**Description of the task:** Return these lines verbatim, from the first line through the line containing "which is furthest", including both.

* * * * *

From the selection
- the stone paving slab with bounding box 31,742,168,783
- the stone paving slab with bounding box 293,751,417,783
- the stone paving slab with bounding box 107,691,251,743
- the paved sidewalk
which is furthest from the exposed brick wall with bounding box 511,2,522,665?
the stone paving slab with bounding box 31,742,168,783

* * * * *

**Exercise result:**
From the selection
- the stone paving slab with bounding box 31,742,168,783
- the stone paving slab with bounding box 293,751,417,783
- the stone paving slab with bounding box 107,691,251,743
- the paved sidewalk
which is furthest from the exposed brick wall with bounding box 511,2,522,665?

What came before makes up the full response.